Remimazolam Versus Midazolam for Sedation During Upper GI Endoscopy: a Randomized Controlled Trial

Koen Munters3 sites in 1 country148 target enrollmentOctober 21, 2024

Overview

Phase
Phase 4
Intervention
Remimazolam
Conditions
Sedation for Diagnostic Gastroscopy
Sponsor
Koen Munters
Enrollment
148
Locations
3
Primary Endpoint
Time to full alertness
Status
Recruiting
Last Updated
last year

Overview

Brief Summary

Rationale Midazolam is known for its safety, effectiveness for procedural sedation during gastrointestinal (GI) endoscopy and is used as standard sedative by endoscopists worldwide. Remimazolam is a novel, recently approved sedative, with the potential to facilitate a faster (neuropsychiatric) recovery. Therefore, it may potentially enable earlier discharge and improvement of post-procedural memory compared to midazolam. Furthermore, remimazolam may enhance patient satisfaction.
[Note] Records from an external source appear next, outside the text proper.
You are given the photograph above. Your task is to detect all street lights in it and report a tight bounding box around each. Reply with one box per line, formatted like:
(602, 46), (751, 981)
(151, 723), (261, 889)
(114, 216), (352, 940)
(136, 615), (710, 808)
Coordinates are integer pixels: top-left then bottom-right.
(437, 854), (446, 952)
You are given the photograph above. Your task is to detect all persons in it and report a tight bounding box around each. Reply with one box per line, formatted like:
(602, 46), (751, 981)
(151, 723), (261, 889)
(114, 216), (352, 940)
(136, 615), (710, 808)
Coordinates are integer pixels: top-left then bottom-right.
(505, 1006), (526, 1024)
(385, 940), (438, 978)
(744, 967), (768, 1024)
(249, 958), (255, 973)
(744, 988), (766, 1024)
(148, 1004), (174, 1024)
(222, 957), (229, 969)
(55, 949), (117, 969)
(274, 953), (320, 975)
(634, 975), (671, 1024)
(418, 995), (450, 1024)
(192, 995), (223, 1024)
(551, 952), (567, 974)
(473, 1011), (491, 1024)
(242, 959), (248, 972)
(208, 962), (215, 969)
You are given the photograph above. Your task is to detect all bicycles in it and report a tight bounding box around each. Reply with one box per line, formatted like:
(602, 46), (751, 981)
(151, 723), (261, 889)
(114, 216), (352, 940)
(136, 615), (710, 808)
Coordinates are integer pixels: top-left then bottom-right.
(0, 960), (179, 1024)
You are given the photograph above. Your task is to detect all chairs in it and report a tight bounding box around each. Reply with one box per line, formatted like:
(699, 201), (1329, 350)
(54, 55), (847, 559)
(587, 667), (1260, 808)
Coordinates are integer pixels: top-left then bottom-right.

Objective The investigators aim to compare the use of remimazolam and midazolam for sedation during diagnostic upper GI endoscopies in a randomized clinical trial.

Main trial endpoints Time to full alertness (time interval from the last dosage midazolam or remimazolam to the first of 3 consecutive MOAA/S scores of 5).

Secondary trial endpoints Interval between arrival in the recovery room and full alertness, patient satisfaction (based on questionnaire after discharge and after 1 day), duration of amnesia (based on memory test after 1 day), time interval between last dosage of sedative and readiness for discharge (first Aldrete score of at least 9), total dosage and number of boluses for adequate sedation, time interval between first dosage of sedative and start of the procedure, endoscopist satisfaction (scored 0-10 after the procedure).

Trial design Randomized, multicenter, double blind, clinical trial, which will take 2 days for study participants.

Trial population Adult patients scheduled for diagnostic upper GI endoscopy with sedation. The anticipated use of fentanyl or other opioids during endoscopy is an exclusion criterium (n=148 patients).

Interventions Participants will be randomly assigned to receive either remimazolam or midazolam as a sedative and will be followed up until one day after the procedure. One group will receive midazolam as a sedative, and another group will receive remimazolam as a sedative. Both agents will be administered in accordance with current guidelines. Vital signs, MOAA/S scores, and Aldrete scores will be monitored. Additionally, a memory test and a questionnaire will be administered to the participants.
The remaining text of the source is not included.